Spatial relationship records
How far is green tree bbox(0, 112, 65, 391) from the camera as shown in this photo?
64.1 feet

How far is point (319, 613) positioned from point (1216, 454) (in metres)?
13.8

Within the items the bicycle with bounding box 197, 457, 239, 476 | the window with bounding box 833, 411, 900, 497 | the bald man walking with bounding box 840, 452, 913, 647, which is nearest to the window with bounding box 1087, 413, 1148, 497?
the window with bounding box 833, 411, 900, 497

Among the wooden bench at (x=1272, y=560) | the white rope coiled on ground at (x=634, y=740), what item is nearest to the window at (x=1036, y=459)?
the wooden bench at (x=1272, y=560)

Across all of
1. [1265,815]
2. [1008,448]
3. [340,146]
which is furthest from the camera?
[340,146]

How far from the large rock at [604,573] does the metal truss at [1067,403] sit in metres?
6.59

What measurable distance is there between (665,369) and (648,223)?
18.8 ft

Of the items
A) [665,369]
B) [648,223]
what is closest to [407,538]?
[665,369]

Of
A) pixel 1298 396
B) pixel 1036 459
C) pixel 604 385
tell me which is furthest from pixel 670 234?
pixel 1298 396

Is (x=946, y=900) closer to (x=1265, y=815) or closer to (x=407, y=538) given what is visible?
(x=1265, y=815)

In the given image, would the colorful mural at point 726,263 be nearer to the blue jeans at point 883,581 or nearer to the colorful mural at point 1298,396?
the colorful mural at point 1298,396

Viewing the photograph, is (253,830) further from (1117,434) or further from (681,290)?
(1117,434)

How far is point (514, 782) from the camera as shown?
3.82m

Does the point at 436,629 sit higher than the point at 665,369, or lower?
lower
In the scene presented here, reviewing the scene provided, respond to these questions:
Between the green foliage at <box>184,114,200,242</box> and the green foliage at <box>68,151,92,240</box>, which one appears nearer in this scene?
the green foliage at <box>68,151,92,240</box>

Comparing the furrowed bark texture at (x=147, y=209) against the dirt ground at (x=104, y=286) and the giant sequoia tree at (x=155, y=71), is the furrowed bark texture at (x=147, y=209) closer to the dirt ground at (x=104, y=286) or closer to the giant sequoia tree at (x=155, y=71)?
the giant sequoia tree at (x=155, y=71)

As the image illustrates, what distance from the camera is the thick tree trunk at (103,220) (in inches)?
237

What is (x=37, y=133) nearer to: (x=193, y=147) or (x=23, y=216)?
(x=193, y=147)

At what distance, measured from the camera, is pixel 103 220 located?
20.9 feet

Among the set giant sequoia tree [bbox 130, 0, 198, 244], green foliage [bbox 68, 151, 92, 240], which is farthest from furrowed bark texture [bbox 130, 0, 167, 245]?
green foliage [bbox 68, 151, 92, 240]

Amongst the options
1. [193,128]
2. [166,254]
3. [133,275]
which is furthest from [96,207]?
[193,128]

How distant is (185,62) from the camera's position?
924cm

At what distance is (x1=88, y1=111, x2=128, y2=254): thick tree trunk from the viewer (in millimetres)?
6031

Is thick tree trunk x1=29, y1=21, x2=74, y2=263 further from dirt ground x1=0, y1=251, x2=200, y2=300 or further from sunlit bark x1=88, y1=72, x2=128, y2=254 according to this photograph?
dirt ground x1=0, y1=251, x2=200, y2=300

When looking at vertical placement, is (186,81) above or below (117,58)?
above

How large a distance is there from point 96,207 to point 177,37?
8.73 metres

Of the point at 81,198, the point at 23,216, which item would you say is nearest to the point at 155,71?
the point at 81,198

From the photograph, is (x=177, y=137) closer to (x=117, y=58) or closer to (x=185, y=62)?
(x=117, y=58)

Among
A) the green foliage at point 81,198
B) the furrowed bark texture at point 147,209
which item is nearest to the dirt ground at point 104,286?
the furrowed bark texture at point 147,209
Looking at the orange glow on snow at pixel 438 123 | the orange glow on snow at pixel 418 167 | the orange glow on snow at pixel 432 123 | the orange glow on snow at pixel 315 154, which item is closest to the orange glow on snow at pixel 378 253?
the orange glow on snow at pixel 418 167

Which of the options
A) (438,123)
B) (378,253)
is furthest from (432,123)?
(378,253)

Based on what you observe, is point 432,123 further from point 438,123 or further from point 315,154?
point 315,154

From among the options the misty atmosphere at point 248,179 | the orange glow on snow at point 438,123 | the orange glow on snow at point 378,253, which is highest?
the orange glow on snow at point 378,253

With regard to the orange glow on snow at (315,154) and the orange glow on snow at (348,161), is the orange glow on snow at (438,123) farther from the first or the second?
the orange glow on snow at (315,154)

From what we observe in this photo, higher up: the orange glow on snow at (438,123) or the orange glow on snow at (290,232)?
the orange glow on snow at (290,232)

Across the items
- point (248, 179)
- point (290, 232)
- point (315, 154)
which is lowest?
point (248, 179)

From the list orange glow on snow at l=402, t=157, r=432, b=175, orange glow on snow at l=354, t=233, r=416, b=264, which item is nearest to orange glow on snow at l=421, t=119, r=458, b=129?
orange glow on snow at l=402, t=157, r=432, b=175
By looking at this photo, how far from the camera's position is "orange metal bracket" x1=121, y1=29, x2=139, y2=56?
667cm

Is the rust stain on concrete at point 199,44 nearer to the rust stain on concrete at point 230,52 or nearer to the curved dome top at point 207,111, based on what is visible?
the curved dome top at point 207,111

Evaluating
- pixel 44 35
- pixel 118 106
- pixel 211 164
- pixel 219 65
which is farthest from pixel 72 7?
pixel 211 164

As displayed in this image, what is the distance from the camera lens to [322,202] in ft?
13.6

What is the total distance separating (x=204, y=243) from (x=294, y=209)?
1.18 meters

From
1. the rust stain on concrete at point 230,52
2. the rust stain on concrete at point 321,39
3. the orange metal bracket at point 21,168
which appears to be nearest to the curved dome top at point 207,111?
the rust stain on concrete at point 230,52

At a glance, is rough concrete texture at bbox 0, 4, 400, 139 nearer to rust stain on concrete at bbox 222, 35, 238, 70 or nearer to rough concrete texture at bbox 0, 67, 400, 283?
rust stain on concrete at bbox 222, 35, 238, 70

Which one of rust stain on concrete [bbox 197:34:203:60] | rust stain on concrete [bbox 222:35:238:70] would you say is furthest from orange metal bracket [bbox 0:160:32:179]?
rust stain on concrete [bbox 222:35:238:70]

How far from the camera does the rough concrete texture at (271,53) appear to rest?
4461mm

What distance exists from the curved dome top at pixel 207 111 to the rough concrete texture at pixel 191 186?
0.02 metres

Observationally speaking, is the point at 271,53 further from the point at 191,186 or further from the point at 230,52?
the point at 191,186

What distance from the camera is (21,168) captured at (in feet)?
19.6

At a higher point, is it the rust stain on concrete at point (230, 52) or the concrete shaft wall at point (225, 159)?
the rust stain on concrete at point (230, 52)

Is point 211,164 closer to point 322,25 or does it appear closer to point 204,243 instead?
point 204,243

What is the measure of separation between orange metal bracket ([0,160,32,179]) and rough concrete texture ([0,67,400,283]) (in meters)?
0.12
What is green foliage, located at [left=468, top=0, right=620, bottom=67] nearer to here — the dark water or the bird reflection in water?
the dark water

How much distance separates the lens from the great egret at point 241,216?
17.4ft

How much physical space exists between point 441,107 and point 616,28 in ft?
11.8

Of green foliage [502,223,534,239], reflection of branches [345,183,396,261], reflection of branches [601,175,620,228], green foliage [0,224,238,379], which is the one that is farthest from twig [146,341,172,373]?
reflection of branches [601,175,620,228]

## REQUIREMENT
Reproduce the whole listing word for word.

## OUTPUT FOR THIS EXERCISE
How far is green tree bbox(0, 112, 65, 391) from the camera as shown in this photo?
64.1 feet

How far is point (319, 613) positioned from point (1216, 454) (in metres)?
13.8

Within the items the bicycle with bounding box 197, 457, 239, 476 | the window with bounding box 833, 411, 900, 497 | the bald man walking with bounding box 840, 452, 913, 647, which is nearest to the window with bounding box 1087, 413, 1148, 497?
the window with bounding box 833, 411, 900, 497

Among the wooden bench at (x=1272, y=560) | the white rope coiled on ground at (x=634, y=740), what item is nearest to the window at (x=1036, y=459)?
the wooden bench at (x=1272, y=560)

Across all of
1. [1265,815]
2. [1008,448]
3. [340,146]
which is furthest from the camera?
[340,146]

How far from the large rock at [604,573] does the metal truss at [1067,403] sit in metres?
6.59

What measurable distance is there between (665,369) and (648,223)?
18.8 ft

Of the items
A) [665,369]
B) [648,223]
what is closest to [407,538]?
[665,369]

Of
A) pixel 1298 396
B) pixel 1036 459
C) pixel 604 385
tell me which is furthest from pixel 670 234?
pixel 1298 396

Is (x=946, y=900) closer to (x=1265, y=815) or closer to (x=407, y=538) given what is visible?
(x=1265, y=815)

In the given image, would the colorful mural at point 726,263 be nearer to the blue jeans at point 883,581 or nearer to the colorful mural at point 1298,396?
the colorful mural at point 1298,396

Viewing the photograph, is (253,830) further from (1117,434) or further from (681,290)?
(1117,434)

How far is point (514, 782) from the camera as shown?
3.82m

Does the point at 436,629 sit higher than the point at 665,369, or lower?
lower
In the scene presented here, reviewing the scene provided, respond to these questions:
Between the green foliage at <box>184,114,200,242</box> and the green foliage at <box>68,151,92,240</box>, which one appears nearer in this scene?
the green foliage at <box>68,151,92,240</box>

Comparing the furrowed bark texture at (x=147, y=209) against the dirt ground at (x=104, y=286) and the giant sequoia tree at (x=155, y=71), is the furrowed bark texture at (x=147, y=209) closer to the dirt ground at (x=104, y=286) or closer to the giant sequoia tree at (x=155, y=71)?
the giant sequoia tree at (x=155, y=71)

As the image illustrates, what distance from the camera is the thick tree trunk at (103,220) (in inches)?
237

What is (x=37, y=133) nearer to: (x=193, y=147) or (x=23, y=216)?
(x=193, y=147)

At what distance, measured from the camera, is pixel 103 220 located?
20.9 feet

Among the set giant sequoia tree [bbox 130, 0, 198, 244], green foliage [bbox 68, 151, 92, 240], which is farthest from furrowed bark texture [bbox 130, 0, 167, 245]?
green foliage [bbox 68, 151, 92, 240]

Amongst the options
1. [193,128]
2. [166,254]
3. [133,275]
which is furthest from [96,207]?
[193,128]

How distant is (185,62) from the camera's position?
924cm

At what distance is (x1=88, y1=111, x2=128, y2=254): thick tree trunk from the viewer (in millimetres)?
6031

Is thick tree trunk x1=29, y1=21, x2=74, y2=263 further from dirt ground x1=0, y1=251, x2=200, y2=300 or further from sunlit bark x1=88, y1=72, x2=128, y2=254 according to this photograph?
dirt ground x1=0, y1=251, x2=200, y2=300

When looking at vertical placement, is (186,81) above or below (117,58)?
above

How large a distance is there from point 96,207 to point 177,37?
8.73 metres

Of the point at 81,198, the point at 23,216, which item would you say is nearest to the point at 155,71?
the point at 81,198

From the photograph, is (x=177, y=137) closer to (x=117, y=58) or closer to (x=185, y=62)?
(x=117, y=58)

Among
A) the green foliage at point 81,198
B) the furrowed bark texture at point 147,209
which item is nearest to the dirt ground at point 104,286?
the furrowed bark texture at point 147,209
Looking at the orange glow on snow at pixel 438 123 | the orange glow on snow at pixel 418 167 | the orange glow on snow at pixel 432 123 | the orange glow on snow at pixel 315 154, which item is closest to the orange glow on snow at pixel 378 253?
the orange glow on snow at pixel 418 167

Which of the options
A) (438,123)
B) (378,253)
is furthest from (432,123)?
(378,253)

Based on what you observe, is point 432,123 further from point 438,123 or further from point 315,154?
point 315,154

From among the options the misty atmosphere at point 248,179 | the orange glow on snow at point 438,123 | the orange glow on snow at point 378,253, which is highest?
the orange glow on snow at point 378,253

With regard to the orange glow on snow at (315,154) and the orange glow on snow at (348,161), is the orange glow on snow at (438,123) farther from the first or the second?
the orange glow on snow at (315,154)

From what we observe in this photo, higher up: the orange glow on snow at (438,123) or the orange glow on snow at (290,232)?
the orange glow on snow at (290,232)

Across the items
- point (248, 179)
- point (290, 232)
- point (315, 154)
which is lowest?
point (248, 179)

From the list orange glow on snow at l=402, t=157, r=432, b=175, orange glow on snow at l=354, t=233, r=416, b=264, which item is nearest to orange glow on snow at l=421, t=119, r=458, b=129?
orange glow on snow at l=402, t=157, r=432, b=175
By looking at this photo, how far from the camera's position is "orange metal bracket" x1=121, y1=29, x2=139, y2=56?
667cm

Is the rust stain on concrete at point 199,44 nearer to the rust stain on concrete at point 230,52 or nearer to the curved dome top at point 207,111, based on what is visible?
the curved dome top at point 207,111

Evaluating
- pixel 44 35
- pixel 118 106
- pixel 211 164
- pixel 219 65
which is farthest from pixel 72 7?
pixel 211 164

As displayed in this image, what is the distance from the camera lens to [322,202] in ft?
13.6

What is the total distance separating (x=204, y=243) from (x=294, y=209)?
1.18 meters

From
1. the rust stain on concrete at point 230,52
2. the rust stain on concrete at point 321,39
3. the orange metal bracket at point 21,168
which appears to be nearest to the curved dome top at point 207,111?
the rust stain on concrete at point 230,52

At a glance, is rough concrete texture at bbox 0, 4, 400, 139 nearer to rust stain on concrete at bbox 222, 35, 238, 70 or nearer to rough concrete texture at bbox 0, 67, 400, 283?
rust stain on concrete at bbox 222, 35, 238, 70

Which one of rust stain on concrete [bbox 197:34:203:60] | rust stain on concrete [bbox 222:35:238:70] would you say is furthest from orange metal bracket [bbox 0:160:32:179]?
rust stain on concrete [bbox 222:35:238:70]

How far from the camera does the rough concrete texture at (271,53) appear to rest?
4461mm

What distance exists from the curved dome top at pixel 207 111 to the rough concrete texture at pixel 191 186?
0.02 metres

Observationally speaking, is the point at 271,53 further from the point at 191,186 or further from the point at 230,52?
the point at 191,186

What distance from the camera is (21,168) captured at (in feet)?
19.6

At a higher point, is it the rust stain on concrete at point (230, 52) or the concrete shaft wall at point (225, 159)?
the rust stain on concrete at point (230, 52)

Is point 211,164 closer to point 322,25 or does it appear closer to point 204,243 instead?
point 204,243

What is the measure of separation between orange metal bracket ([0,160,32,179]) and rough concrete texture ([0,67,400,283]) (in meters)?
0.12
What is green foliage, located at [left=468, top=0, right=620, bottom=67] nearer to here — the dark water or the bird reflection in water?
the dark water

How much distance separates the lens from the great egret at point 241,216?
17.4ft

How much physical space exists between point 441,107 and point 616,28 in ft?
11.8

Of green foliage [502,223,534,239], reflection of branches [345,183,396,261], reflection of branches [601,175,620,228], green foliage [0,224,238,379], which is the one that is farthest from twig [146,341,172,373]?
reflection of branches [601,175,620,228]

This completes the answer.